Vegetation at the site has a simple structure of extremely dense, low-growing sedge turf with few snow-tolerant forb species. The vegetation is dominated by one to two mat-forming sedges including Payson’s sedge (Carex paysonis), black alpine sedge (Carex nigricans), and northern singlespike sedge (Carex scirpoidea). Overall, due to harsh site conditions, there is lower species diversity although forbs do occur. Forbs at this site include Rocky Mountain groundsel (Packera streptanthifolia), Eschscholtz’s buttercup (Ranunculus eschscholtzii), and arrowleaf ragwort (Senecio triangularis).
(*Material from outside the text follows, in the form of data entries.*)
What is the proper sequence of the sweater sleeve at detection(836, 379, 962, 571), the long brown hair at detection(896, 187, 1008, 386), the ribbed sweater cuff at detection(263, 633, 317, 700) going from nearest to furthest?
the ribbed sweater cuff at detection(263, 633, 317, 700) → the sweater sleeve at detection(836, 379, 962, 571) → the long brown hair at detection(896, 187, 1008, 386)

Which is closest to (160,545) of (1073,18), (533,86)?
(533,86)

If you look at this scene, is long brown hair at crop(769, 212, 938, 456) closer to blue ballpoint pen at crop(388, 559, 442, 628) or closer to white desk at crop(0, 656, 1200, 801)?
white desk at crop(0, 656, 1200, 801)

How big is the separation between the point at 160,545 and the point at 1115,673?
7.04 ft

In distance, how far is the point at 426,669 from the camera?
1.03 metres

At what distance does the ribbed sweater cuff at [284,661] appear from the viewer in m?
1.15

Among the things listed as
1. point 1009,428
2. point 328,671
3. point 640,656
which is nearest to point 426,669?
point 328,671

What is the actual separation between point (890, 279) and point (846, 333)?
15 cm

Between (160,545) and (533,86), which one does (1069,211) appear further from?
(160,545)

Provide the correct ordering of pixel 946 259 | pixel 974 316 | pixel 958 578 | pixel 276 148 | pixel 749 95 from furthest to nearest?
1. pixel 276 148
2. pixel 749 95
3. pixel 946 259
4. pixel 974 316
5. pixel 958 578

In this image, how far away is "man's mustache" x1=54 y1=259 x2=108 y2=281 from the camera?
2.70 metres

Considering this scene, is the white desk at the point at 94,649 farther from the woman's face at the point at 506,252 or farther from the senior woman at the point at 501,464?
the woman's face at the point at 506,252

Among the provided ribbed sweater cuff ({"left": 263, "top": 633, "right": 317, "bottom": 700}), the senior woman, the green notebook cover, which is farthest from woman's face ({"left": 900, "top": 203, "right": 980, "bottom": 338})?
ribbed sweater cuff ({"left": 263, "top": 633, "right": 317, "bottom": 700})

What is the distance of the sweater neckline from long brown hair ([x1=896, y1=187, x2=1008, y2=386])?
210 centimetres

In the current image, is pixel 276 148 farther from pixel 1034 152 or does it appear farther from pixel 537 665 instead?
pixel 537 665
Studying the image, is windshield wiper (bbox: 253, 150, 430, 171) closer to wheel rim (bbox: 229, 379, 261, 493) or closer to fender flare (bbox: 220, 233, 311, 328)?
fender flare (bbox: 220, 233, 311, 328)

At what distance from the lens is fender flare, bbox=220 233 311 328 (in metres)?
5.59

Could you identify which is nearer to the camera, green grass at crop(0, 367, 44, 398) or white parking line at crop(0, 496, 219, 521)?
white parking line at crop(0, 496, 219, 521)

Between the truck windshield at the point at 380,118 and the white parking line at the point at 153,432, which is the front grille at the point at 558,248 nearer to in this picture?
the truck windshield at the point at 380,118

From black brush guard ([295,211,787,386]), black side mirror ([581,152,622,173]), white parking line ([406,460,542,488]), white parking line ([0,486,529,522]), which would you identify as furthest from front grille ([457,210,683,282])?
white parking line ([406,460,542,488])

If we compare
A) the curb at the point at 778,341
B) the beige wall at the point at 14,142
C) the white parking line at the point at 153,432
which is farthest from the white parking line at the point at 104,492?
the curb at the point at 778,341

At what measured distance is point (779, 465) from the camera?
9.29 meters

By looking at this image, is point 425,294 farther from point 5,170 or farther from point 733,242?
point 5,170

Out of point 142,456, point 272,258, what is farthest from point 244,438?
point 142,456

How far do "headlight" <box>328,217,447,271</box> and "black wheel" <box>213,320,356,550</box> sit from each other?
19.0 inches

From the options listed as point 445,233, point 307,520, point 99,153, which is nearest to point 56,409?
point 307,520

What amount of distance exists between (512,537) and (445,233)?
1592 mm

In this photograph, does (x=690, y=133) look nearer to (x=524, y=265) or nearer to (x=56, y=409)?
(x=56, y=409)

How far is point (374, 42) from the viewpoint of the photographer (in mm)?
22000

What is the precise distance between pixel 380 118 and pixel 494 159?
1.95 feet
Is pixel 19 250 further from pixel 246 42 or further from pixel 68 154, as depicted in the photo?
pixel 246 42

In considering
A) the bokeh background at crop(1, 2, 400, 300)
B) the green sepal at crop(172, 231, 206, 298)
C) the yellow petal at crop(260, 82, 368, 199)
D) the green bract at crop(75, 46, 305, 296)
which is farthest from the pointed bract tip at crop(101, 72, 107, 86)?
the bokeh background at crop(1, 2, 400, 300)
Other species that occur at the site in high frequency include alpine timothy (Phleum alpinum), alpine bluegrass (Poa alpina), creeping sibbaldia (Sibbaldia procumbens), subalpine fleabane (Erigeron peregrinus), meadow bistort (Polygonum bistorta), varileaf cinquefoil (Potentilla diversifolia), and Rocky Mountain goldenrod (Solidago multiradiata). Growing season is very short, but all species are perennial and able to have very quick springtime assimilation. Other species may occur infrequently and in very low cover representing more incidental occurrence. Species found at this ecological site are designated as facultative wetland, facultative and facultative upland. Therefore, most species are neutral towards or have only a slight affinity to wetland areas. Specifically, Juncus mertensiana is a wetland obligate species and occurs infrequently and in very low cover, at this site. Carex paysonis occurs in high cover throughout most sites, and is a facultative upland species meaning that it is usually in non-wetland conditions, but may occur in wetlands. Carex nigricans can dominate sites, and is a facultative wetland designated species, which means that it is a hydrophyte, which usually occurs in wetlands but also may occur in non-wetland areas. Carex scirpoidea and Juncus parryi can have high coverage at sites, though not in high frequency through all sites, are considered facultative species, which means they can occur in wetland and non-wetland areas.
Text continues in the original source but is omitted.